In July 1943, the Nazi Generalkommissar for White Russia, Wilhelm Kube, reported on having had a conference with the "extremely capable … chief of the SD, SS-Obersturmbannführer Dr. jur. Strauch", who had caused "the liquidation of 55,000 Jews in just the past 10 weeks alone." However, Strauch and Kube reportedly did not get along and, on July 25, 1943, Strauch denounced Kube for not taking vigorous enough action against the Jews. Strauch also was criticized within the SS for alleged alcohol abuse. Strauch's promotion to SS-Standartenführer was denied. On 31 May 1944, he was transferred to the post of KdS for Brussels. In October 1944, Strauch was transferred to the Waffen-SS.

== Post-war trials and convictions ==
Despite an effort to sham mental illness, Strauch was convicted by a US military tribunal in the Einsatzgruppen Trial for playing a key role in the Rumbula massacre and a number of other mass murders in Eastern Europe. On 9 April 1948, Presiding judge Michael Musmanno pronounced the tribunal's sentence on Strauch:

Defendant EDUARD STRAUCH, on the counts of the indictment on which you have been convicted, the Tribunal sentences you to death by hanging.

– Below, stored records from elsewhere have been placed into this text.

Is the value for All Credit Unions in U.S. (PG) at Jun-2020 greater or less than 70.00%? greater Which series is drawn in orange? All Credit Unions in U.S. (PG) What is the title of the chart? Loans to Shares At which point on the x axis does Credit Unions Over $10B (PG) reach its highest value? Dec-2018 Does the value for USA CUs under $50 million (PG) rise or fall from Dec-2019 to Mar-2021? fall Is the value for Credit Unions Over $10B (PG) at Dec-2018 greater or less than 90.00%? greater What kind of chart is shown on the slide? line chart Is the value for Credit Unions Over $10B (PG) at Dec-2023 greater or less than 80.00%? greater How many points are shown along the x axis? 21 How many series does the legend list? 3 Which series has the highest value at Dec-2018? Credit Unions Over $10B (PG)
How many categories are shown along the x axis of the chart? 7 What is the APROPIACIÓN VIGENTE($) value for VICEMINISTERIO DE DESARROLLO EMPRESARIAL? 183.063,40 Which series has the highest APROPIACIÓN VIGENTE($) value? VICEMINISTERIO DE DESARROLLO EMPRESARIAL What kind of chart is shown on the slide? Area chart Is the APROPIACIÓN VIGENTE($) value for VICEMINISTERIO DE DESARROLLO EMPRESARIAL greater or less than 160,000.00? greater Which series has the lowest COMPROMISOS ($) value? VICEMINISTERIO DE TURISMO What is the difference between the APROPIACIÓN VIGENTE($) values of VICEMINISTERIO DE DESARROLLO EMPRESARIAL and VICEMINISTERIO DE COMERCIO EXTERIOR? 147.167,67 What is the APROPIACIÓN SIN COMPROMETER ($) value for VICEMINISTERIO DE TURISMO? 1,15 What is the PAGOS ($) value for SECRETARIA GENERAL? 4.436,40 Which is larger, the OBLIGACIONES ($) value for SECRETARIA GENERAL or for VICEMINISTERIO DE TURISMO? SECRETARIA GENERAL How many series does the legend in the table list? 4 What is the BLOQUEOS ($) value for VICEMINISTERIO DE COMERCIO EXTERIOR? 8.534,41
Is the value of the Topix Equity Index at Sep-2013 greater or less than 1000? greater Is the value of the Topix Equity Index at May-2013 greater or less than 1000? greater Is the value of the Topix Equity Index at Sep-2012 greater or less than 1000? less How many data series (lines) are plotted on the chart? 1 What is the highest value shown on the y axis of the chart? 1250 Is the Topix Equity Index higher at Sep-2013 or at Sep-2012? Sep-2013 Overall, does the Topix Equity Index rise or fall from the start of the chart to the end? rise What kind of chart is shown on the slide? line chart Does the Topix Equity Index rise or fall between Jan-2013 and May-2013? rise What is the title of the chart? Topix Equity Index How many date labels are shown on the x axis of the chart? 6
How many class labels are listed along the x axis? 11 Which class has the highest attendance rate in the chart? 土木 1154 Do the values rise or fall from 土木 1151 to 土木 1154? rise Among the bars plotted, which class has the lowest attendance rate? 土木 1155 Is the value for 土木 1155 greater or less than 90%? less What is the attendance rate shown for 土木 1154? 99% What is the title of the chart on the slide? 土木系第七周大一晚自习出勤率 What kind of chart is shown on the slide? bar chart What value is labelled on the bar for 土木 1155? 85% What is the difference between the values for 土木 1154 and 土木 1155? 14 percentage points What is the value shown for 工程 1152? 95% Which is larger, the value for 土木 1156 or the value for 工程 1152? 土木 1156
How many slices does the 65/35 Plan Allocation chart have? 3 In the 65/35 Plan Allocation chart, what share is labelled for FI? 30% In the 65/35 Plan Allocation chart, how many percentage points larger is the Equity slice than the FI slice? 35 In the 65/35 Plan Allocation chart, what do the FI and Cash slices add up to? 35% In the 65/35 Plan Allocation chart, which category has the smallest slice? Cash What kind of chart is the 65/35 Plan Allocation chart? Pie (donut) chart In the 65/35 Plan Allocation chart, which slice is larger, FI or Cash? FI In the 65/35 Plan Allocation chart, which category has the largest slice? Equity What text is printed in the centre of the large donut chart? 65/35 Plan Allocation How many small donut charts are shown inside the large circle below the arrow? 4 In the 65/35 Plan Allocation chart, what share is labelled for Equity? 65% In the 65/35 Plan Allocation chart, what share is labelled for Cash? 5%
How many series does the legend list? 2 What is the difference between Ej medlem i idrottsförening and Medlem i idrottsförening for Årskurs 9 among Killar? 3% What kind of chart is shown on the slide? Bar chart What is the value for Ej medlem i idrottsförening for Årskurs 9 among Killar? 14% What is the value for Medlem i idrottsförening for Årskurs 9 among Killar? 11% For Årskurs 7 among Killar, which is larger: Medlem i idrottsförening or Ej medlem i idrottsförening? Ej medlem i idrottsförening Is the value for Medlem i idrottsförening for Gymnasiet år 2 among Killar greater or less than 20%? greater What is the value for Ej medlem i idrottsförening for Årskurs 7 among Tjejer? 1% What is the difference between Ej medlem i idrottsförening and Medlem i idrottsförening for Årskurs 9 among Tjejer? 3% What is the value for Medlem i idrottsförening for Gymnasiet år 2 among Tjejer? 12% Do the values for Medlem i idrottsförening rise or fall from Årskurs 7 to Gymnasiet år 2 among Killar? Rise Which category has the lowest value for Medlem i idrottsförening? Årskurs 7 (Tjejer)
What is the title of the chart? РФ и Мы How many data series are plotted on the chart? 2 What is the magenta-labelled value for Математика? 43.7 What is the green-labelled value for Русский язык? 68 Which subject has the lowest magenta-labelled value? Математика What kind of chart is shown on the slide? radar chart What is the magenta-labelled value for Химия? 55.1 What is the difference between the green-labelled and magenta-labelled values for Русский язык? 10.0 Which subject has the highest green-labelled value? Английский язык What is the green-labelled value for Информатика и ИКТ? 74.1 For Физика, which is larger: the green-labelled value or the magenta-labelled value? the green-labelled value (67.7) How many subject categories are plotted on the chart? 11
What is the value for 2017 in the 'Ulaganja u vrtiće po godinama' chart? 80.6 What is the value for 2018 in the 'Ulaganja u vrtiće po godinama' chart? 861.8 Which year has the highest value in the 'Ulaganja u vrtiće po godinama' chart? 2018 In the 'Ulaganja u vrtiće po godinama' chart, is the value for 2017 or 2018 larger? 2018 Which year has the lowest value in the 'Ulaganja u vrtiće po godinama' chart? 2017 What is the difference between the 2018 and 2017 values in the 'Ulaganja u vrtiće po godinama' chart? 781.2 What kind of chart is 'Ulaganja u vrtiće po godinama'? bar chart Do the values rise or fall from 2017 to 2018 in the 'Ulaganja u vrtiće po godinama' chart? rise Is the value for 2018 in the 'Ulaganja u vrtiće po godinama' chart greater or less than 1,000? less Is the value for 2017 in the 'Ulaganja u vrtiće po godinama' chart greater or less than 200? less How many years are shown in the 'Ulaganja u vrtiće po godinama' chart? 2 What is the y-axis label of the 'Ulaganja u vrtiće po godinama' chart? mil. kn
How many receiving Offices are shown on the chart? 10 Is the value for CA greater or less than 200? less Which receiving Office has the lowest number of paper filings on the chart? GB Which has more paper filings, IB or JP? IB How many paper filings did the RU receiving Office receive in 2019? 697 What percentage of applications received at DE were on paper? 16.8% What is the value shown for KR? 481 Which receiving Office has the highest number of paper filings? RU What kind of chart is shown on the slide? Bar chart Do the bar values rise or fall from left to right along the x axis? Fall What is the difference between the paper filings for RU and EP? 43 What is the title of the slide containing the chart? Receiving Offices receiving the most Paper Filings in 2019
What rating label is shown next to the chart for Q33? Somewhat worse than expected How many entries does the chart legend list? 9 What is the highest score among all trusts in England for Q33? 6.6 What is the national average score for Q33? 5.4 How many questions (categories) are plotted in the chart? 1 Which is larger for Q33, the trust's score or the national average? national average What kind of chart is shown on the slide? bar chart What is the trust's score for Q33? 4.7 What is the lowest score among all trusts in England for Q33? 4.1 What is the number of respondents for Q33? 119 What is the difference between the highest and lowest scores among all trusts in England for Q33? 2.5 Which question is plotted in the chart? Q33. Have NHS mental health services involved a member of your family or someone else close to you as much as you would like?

Unlike his co-defendants Otto Ohlendorf and Paul Blobel, Strauch did not hang. Instead, he was extradited for trial to authorities in Belgium. The court in Liege convicted him of killing prisoners of war and he was sentenced to death, but this sentence likewise was never carried out since the Belgians were convinced that he was indeed mentally ill. Strauch died in custody on 15 September 1955 in a hospital in Uccle, Belgium.